Ultimately the only FWD clay model to be produced was a conservative, albeit handsome, car that would have been right at home next to the Probe in the showroom. High-level engineering talks were kicked off to examine the feasibility of packaging the forthcoming 4.6-liter V8, although no transaxle was available to handle the output. Ultimately, the decision was made that the market would simply not support a Mustang based on Ford’s entry-level compact car, no matter how extensive the redesign was. The writing was on the wall, and the CT-20-based effort ground to a halt by the end of 1990 while the RWD concept moved forward.
Mustang, however, remained in a precarious position. Failure would put the car’s future in peril entirely, so successful execution was crucial. Because there was no budget for an all-new platform, the new car would ride on an updated version of an existing platform. A shorter wheelbase version of the still-fresh 1989 Thunderbird was considered because it featured a fully independent suspension, but it was deemed too expensive to hit the Mustang price target. Thus a significantly refined version of the existing Fox chassis – dubbed Fox-4 – was approved.

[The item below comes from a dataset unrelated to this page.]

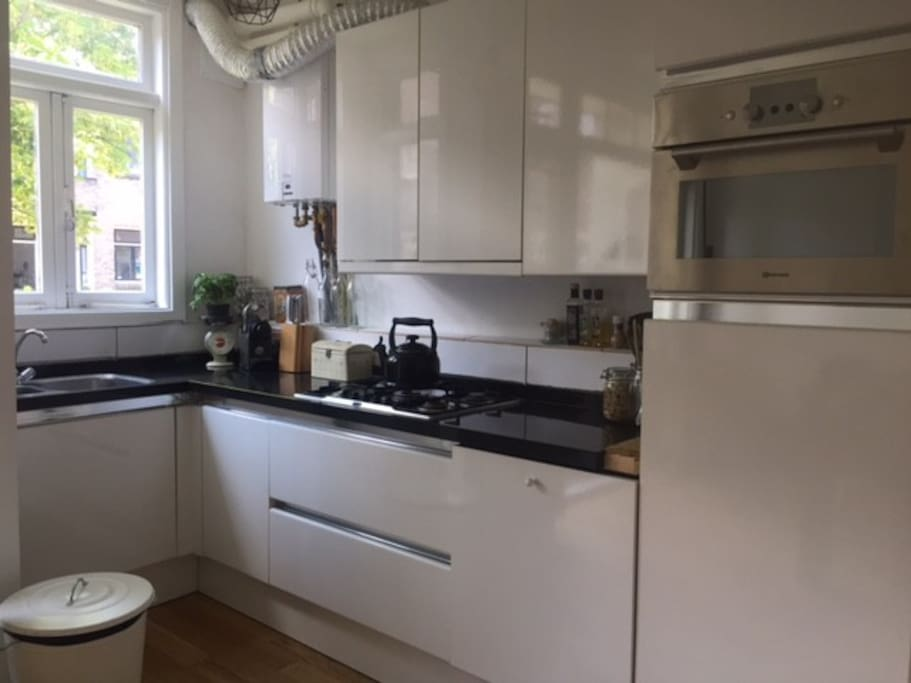 Kitchen with dishwasher, oven (microwave), washing machine and dryer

Approximately 80 percent of the platform was reworked and topped with a completely different skin. Program manager John Coletti wanted the car to have a more aggressive character. Rather than a vehicle for every demographic, it would move toward a more performance-oriented position. After eschewing most classic Mustang design cues on the third-generation model, design director Patrick Schiavone brought back some heritage elements like the side C-scallop, open grille with galloping pony emblem, tri-bar taillights and a dual-cockpit cabin.

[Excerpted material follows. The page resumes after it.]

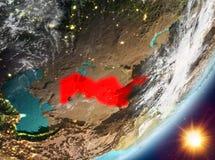 Opinión de la órbita de Uzbekistán durante salida del sol ilustración del vector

Early styling proposals were unimpressive, pedestrian even, but eventually three different themes were commissioned. Each was assigned a famous name from mild to wild – Bruce Jenner, Arnold Schwarzenegger and Rambo.
In the competition among the three themes, each featured the design cues that said Mustang, but stretched and tweaked in different ways. Jenner was an extremely conservative design – rounded edges, smooth curves and styling in line with what would become the “Ovoid”design language that would eventually debut on the DN101 Taurus in 1996.

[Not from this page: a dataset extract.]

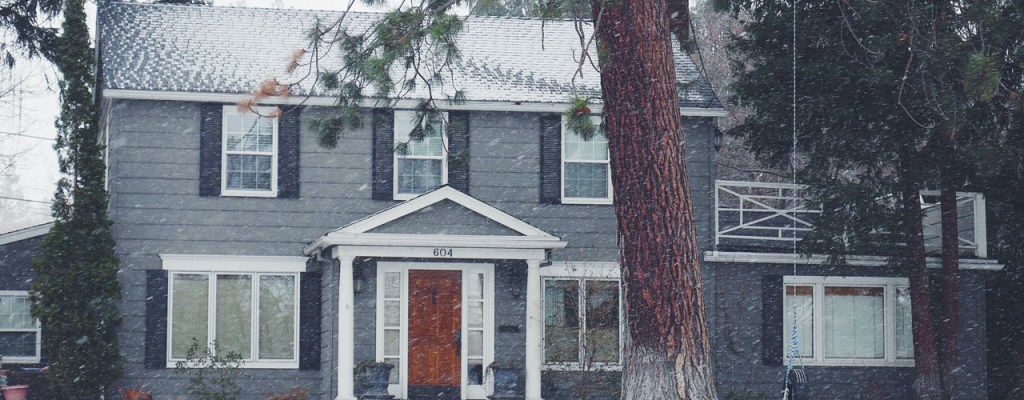 A house in Ohio with a large tree in the front yard and a light dusting of snow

Rambo was a highly aggressive design with deep front and rear fascia sculpting, a fastback shape, strong shoulder lines and sculpted fender wells. Schwarzenegger split the difference. The car wore its proportions well and featured a traditional but muscular coupe profile, good interior room and visibility, modern styling and a set of tri-bar tail lights stacked horizontally rather than the traditional vertical layout. This theme was selected as the basis for the 1994 Mustang.
By the time the new Mustang hit the streets in 1993, the Schwarzenegger theme did undergo some additional development. The lower front fascia was opened up for cooling and aesthetic purposes. The hood inlets were tamed down with inserts, and the wing mirrors and spoiler were refined for aerodynamic performance. Speaking of which, for a brief period an interesting roof spoiler was considered for the SVT Cobra coupe version of the car, but was dismissed due to cost issues.
The 1994 Mustang debuted to huge acclaim with Motor Trend naming it Car of the Year and sales figures proved more than satisfactory. The success of the SN-95 Mustang paved the way toward continued production for the Mustang, as well as eventual dominance in its segment. After a “New Edge”design refresh in 1999, SN-95 would return the brand to its previous position as a performance icon, with variants including the Bullitt, Mach 1, and SVT Cobra and the ultimate iteration in the track-bred Mustang Cobra R.